Ci sono molti protocolli per la preparazione dei tessuti per IHC, tuttavia, non tutti sono adatti per il tessuto retinica. Fissativi forti come 10% formalina o soluzione di Bouin preservare la struttura della retina durante la dissezione e sezionamento⁵. Sfortunatamente, forti fissativi spesso portano alla maggiore fluorescenza di fondo e mascheramento dell'epitopo a causa della modifica chimica degli epitopi⁶. D'altra parte, fissativi più miti, come 4% paraformaldeide (PFA) possono alleviare alcuni di questi artefatti, ma richiedono una dissezione meticolosa e la sezionamento per preservare la struttura della retina ottimale. Il PFA penetra rapidamente nel tessuto, ma si incrocia le proteine molto lentamente, riducendo il rischio di mascheramento dell'epitopo. Da breve tempo l'incubazione di PFA è una fissazione relativamente lieve, i tessuti spesso richiedono un congelamento rapido per preservare gli antigeni. È importante evitare la formazione di cristalli di ghiaccio durante il congelamento dei tessuti in quanto distorcono e danneggiano l'integrità delle cellule e dei tessuti⁷.

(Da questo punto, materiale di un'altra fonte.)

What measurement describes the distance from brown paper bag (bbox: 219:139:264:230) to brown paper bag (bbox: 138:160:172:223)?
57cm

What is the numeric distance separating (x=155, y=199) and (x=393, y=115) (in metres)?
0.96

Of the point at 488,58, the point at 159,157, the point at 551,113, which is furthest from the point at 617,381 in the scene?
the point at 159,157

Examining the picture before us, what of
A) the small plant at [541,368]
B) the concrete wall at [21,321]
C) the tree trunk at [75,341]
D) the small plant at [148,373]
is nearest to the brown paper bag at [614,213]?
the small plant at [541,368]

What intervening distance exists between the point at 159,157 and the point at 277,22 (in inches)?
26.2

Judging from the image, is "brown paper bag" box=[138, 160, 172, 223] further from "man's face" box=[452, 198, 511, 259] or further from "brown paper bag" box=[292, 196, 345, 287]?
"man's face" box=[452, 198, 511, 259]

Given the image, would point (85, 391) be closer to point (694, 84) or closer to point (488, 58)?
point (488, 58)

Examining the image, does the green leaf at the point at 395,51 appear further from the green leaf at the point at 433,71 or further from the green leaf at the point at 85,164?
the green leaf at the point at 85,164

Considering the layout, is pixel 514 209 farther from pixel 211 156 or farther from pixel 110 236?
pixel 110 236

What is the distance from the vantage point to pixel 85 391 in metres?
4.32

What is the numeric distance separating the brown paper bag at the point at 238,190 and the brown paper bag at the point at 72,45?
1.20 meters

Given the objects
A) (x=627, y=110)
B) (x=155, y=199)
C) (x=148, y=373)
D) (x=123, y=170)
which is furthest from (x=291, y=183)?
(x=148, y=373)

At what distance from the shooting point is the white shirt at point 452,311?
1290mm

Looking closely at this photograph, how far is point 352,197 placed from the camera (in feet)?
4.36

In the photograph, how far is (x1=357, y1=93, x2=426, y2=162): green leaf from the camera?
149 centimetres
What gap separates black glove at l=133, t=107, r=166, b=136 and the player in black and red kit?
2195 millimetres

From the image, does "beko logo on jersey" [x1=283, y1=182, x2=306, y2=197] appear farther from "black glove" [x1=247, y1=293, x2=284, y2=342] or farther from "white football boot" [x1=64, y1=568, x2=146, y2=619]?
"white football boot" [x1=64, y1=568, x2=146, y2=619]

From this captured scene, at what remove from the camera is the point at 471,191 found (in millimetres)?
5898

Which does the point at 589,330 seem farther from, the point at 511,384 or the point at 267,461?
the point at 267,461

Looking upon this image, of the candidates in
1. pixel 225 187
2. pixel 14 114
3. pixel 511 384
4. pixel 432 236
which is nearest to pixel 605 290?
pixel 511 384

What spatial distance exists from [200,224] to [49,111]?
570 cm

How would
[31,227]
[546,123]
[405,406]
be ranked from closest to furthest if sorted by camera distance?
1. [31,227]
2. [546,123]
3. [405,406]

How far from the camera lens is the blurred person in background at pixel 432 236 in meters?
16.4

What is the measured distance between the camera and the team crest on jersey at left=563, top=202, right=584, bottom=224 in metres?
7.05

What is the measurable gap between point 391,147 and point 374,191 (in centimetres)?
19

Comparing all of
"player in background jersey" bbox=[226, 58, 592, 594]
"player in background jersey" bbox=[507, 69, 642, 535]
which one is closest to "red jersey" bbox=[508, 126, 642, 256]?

Qui descriviamo protocolli dettagliati e standardizzati per la dissezione, la fissazione e la crio-protezione delle tazze posteriori oculari del topo che producono dati IHC coerenti e affidabili.

Protocol

Tutti i metodi qui descritti sono stati realizzati in stretta conformità con le raccomandazioni della Guida nazionale per la cura e l'uso degli animali da laboratorio fornite dall'Istituto di risorse animali da laboratorio e sono stati approvati dal Comitato istituzionale per la cura e l'uso degli animali dell'Università della Pennsylvania.

Tutti gli strumenti e le attrezzature per i metodi sono illustrati nella Figura 1 ed elencati nella tabella dei materiali.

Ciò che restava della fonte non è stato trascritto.